Albada 355







LA TIMBA
(20 de octubre de 2013)

- Miguel, no se engañe hermano. La vida es una coctelera que venga y venga a agitarse… y ahí estamos todos, en la misma timba… de un lao pa otro, usted y yo, compadrito, y los de enfrente, esos de las miles y miles de ventanas que oteamos desde aquí, las de lunas grandes y brillantes cubiertas de cortinones caros y persianas automáticas, y también estos de aquí, los de los ventanucos sucios y de cristal esmerilado… todos, todos agitados por el viento de la vida.

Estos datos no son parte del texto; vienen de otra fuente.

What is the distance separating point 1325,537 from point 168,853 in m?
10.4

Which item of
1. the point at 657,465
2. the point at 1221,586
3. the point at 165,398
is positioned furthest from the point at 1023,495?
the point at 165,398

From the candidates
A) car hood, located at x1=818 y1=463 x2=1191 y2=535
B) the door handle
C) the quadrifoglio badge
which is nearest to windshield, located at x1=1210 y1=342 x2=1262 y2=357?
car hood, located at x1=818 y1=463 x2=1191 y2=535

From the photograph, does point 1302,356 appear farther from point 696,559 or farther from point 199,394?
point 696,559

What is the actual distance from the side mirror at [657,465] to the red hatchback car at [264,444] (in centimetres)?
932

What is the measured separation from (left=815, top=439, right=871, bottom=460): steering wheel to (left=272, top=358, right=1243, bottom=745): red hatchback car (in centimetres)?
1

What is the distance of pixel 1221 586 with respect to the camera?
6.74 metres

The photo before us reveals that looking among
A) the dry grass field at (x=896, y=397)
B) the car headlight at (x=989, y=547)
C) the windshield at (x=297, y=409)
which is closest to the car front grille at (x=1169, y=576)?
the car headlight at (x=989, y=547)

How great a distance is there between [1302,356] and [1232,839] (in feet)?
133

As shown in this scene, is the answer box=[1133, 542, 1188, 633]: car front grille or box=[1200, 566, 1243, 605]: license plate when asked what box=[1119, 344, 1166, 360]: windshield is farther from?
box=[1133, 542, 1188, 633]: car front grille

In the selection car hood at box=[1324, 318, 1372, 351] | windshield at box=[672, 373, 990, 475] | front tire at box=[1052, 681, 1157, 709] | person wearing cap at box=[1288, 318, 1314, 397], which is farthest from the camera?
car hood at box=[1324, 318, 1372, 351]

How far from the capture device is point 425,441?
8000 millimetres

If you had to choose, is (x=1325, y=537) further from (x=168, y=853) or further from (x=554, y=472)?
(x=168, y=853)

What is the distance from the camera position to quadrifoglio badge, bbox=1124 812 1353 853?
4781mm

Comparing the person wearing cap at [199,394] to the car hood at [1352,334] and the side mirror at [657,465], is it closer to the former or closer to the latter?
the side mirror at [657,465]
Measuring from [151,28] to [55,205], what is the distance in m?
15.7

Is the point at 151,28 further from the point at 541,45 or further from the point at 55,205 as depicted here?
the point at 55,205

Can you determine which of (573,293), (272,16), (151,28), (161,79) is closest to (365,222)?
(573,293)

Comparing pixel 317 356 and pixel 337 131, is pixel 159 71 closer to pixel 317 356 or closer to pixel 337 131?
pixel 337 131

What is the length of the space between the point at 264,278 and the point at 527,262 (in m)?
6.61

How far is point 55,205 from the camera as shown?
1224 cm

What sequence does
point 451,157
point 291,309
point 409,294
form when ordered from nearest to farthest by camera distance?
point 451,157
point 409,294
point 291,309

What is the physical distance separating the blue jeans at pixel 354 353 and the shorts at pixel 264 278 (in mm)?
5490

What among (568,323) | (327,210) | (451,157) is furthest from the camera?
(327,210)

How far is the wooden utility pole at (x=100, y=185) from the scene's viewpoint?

Los dos ancianos son dos siluetas inmóviles en la azotea del edificio más alto del extrarradio; en los ojos, el horizonte de la gran ciudad nueva, a lo lejos, con sus imponentes cubos de hormigón, desiguales pero a cada cual más soberbio, más echao palante, desvaneciéndose en el azul del océano, - al fondo, tapado, apenas un trazo más claro - y en primera línea, tan cercano que parece poder tocarse alargando una mano desde la baranda, un cuadro empastado de tejados de uralitas, montones de casas pequeñas arracimadas, chamizos semihundidos, recubiertos sus tejados por una alfombra verde de embudillos, uva de gato y guargüerones… callejones torcidos, sendas estrechas embarradas por la ultima tormenta.

El humo de las chimeneas recorta en vertical toda aquella postal que tantas horas han contemplado Miguel y Julián. Sube negro y recto hacia un cielo siempre nublo. Las puestas de sol en Qutumá son además de frías, tristes, quizás porque no se alcanza casi a ver el mar y hay que imaginarse al sol recostado, hundiéndose poco a poco en el agua rizada (las olas fuertes de aquella costa siempre han atraído a multitud de surferos).

Julián, que ha conocido antes el barrio, no pasa un día sin que le cuente a su amigo como era Barviento cuando él llegó allí, al suburbio crecido colgándose sobre las laderas de las montañas… le habla de la floreciente y linda Qutumá, todavía un pequeño animalillo blanco recostado junto al mar, al que aún no le habían nacido en la piel los descomunales rascacielos ni los centros comerciales, ni las autovías y circunvalaciones, cicatrices cosiendo sus cuatro puntos cardinales… de cómo la Estación del Norte no era un descomunal y absurdo nudo que constreñía con grandes lazos de hierro su paso, su salida (¡qué absurdo tratándose de trenes!) a la selva vecina.

Miguel era más joven que Julián (¿seis, ocho años?, pese a que ambos parecían igual de viejos, ese tiempo le daba al más mayor una autoridad que ambos nunca discutirían). Recuerda que llegó a aquella misma Estación del Norte cuando todo estaba “más patas arriba que nunca”, calles nuevas surgiendo de un día para otro de la boca de las gigantescas hormigoneras, obras en cada esquina y el cielo de Qutumá cubierto por un piélago de grúas moviéndose de aquí para allá, luciendo un baile desacompasado y temerario cuando arreciaban los tifones y convertían el amasijo de hierros en meras marionetas. Más que ser testigo del nacimiento de una nueva ciudad lo que le mas le impresionó a Miguel fue el cómo las prisas y el dinero fácil lo movían todo. Cuando tras atravesar aquel amasijo de argamasa y forja llegó a Barviento, el barrio donde “se daba habitación a los nuevos y queridos qutumanos” (así le gustaba llamar al alcalde a la multitud de aparceros y obreros que llegaban cada día a centenares a trabajar a la ciudad), respiró aliviado al volver a sentir el aire sobre su cabeza y oír el ladrido de los perros persiguiendo a las pandillas de críos que corrían medio descalzos jugando a las guerrillas.

Julián, le escucha sonriendo y asiente. Los dos viejos lían tabaco. Sube el olor a fritura del patio de luces. Se oyen las voces de las madres llamando a los hijos a cenar. Comienza a hacer tanto frio que la azotea se convierte en inhóspita atalaya.

- Hasta mañana, Miguel.

-Hasta mañana compadre, y cuídese esa tos.

Anochece en el arrabal del oeste de Qutumá. Allí, en la ciudad, ya hace horas que las luces de los coches disparan ráfagas a los escaparates encendidos. Más allá donde no alcanza la vista, la selva vecina y el océano son sólo manchas negras que bordean en silencio la enorme coctelera.